David Cousquerà franceinfo
Donc il y a pas mal d'investissements, notamment chinois en Europe, qui vont leur permettre, même si on applique des barrières à l'entrée sur le marché européen, de produire du véhicule électrique et des batteries directement dans l'Union européenne, et donc d'échapper aux taxes.
Et en France, y a-t-il des disparités régionales ?

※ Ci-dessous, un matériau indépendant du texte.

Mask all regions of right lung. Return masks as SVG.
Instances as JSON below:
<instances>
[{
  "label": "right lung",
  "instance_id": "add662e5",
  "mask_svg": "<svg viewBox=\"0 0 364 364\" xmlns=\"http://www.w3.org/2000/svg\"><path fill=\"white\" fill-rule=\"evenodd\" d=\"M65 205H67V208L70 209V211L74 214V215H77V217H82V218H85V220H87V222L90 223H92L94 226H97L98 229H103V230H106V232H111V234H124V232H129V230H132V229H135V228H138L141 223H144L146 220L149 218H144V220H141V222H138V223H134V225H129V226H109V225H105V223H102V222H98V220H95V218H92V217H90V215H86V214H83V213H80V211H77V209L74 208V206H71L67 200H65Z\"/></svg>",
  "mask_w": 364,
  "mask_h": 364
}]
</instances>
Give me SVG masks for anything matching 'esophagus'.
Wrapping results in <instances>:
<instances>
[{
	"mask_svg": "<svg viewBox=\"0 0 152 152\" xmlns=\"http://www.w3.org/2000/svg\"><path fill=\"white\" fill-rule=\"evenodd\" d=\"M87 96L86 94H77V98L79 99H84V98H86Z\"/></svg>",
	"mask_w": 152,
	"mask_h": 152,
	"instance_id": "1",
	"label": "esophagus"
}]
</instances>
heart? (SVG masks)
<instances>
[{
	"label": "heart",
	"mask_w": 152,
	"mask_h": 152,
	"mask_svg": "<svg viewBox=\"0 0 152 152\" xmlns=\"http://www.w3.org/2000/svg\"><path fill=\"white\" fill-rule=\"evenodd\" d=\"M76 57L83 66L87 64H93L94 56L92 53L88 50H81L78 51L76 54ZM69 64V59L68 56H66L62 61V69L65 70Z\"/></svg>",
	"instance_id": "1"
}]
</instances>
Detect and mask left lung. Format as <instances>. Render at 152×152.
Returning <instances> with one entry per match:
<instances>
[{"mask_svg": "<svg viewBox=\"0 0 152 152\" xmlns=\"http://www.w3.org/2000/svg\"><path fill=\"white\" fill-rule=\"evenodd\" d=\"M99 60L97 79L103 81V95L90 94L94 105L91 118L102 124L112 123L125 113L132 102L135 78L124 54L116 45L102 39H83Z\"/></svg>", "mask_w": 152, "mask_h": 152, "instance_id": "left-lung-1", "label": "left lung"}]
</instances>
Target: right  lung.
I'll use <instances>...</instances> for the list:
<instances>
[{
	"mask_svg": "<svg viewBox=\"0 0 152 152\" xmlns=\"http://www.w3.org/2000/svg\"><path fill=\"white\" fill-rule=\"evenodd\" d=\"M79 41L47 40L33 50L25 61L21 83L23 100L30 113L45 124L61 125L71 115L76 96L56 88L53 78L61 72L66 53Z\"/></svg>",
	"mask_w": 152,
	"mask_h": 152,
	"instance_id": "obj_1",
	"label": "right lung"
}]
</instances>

Alors, il y a toujours des traditions industrielles en France. Auvergne Rhône-Alpes est très généraliste dans les fabrications de produits intermédiaires. On a beaucoup d'aéronautique en Occitanie, etc. Donc, il y a des avantages et des inconvénients dans chacune des régions. Il y a des difficultés pour l'industrie en Ile-de-France, mais c'est un paysage assez diversifié.
Quelles sont les régions qui s'en sortent le mieux en France, celles qui attirent le plus ?
Les Hauts-de-France ont bénéficié de plusieurs gigas factories et réussissent une belle reconversion du véhicule thermique vers le véhicule électrique. Ce qui n'était pas garanti. Après, chaque région a des atouts. L'Occitanie a une très forte compétence sur l'aéronautique, mais un point faible, c'est qu'il y a peut-être trop de spécialisation. Les Pays-de-la-Loire sont aussi très tournés vers l'aéronautique avec les composants de grandes surfaces, les voilures chez Airbus. Ils ont aussi de l'informatique.
Vous vous êtes intéressé à l'intelligence artificielle parce qu'au début, il y avait beaucoup d'investissements dans la recherche sur l'IA. On est passé à une deuxième phase.
Oui. En 2018, il y a eu une phase d'investissement sur l'IA elle-même, sur la programmation, sur les serveurs. Et puis depuis deux ans, on voit arriver l'intelligence artificielle appliquée au processus de production. Ça veut dire la gestion des stocks, la surveillance, la maintenance prédictive, la surveillance des défaillances. On voit beaucoup d'IA appliquées.